Add the onion/nut/raisin mixture to the meat and mix it together. Do not over-mix.

Cut thin slices from the nubs on the bottoms of the peppers until they can stand without tipping over—but don’t cut so far into the pepper that you cut into the inside. Cut the tops off of the peppers and core out the seeds and membranes.

Pack the peppers with the meat filling using a spoon, mounding it on top somewhat.

Stand the peppers in the frying pan and pour the tomato juice into the pan as well.

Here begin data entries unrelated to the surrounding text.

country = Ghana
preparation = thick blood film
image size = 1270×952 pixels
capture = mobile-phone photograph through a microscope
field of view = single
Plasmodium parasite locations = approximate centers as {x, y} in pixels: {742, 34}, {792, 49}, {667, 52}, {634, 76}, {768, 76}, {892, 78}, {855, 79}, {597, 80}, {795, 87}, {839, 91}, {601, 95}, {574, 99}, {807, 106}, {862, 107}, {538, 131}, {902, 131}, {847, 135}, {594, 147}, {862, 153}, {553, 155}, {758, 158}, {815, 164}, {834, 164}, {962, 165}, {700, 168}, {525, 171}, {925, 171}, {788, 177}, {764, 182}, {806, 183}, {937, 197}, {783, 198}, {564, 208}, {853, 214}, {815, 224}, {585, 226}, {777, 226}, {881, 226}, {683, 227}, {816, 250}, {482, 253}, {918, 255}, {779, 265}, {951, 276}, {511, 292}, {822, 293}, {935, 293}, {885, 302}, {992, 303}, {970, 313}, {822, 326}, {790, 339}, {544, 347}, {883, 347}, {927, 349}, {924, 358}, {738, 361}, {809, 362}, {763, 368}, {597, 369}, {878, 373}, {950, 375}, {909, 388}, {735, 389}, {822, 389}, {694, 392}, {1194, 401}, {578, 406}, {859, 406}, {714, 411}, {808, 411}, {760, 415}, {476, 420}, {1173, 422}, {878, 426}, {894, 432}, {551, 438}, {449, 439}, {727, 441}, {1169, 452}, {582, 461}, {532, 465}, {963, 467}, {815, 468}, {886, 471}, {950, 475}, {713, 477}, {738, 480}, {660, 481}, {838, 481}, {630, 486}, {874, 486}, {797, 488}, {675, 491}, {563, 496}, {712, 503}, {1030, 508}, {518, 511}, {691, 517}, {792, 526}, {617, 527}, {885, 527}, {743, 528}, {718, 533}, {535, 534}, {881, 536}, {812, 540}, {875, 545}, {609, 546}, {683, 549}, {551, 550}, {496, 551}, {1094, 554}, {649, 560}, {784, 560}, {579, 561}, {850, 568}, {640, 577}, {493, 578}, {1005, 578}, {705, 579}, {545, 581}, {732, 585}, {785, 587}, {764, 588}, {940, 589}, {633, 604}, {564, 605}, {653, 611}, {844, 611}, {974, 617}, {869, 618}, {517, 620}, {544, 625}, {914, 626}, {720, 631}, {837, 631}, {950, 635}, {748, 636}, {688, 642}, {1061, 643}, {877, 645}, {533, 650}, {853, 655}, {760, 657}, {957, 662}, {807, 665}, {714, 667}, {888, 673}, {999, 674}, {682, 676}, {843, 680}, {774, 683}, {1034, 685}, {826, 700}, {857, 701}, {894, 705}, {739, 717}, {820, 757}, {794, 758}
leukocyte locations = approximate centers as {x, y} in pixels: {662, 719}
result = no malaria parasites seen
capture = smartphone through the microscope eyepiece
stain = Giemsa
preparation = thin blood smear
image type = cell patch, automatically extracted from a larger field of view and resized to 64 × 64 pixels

Top the peppers with the rest of the parm, not worrying if some falls into the tomato bath below. Season them with black pepper, as well.

Cover the pan with aluminum foil and insert a probe through the foil into your fattest pepper. Set the high-temp alarm for 160°F.

Bake for 1 hour, remove the foil and re-insert the probe into the largest pepper.

Cook until the high-temp alarm sounds (about 30 minutes more). Verify the temperature.

Serve immediately, or, for thicker sauce, remove the peppers from the pan and boil the sauce in the pan until it has reduced by about half.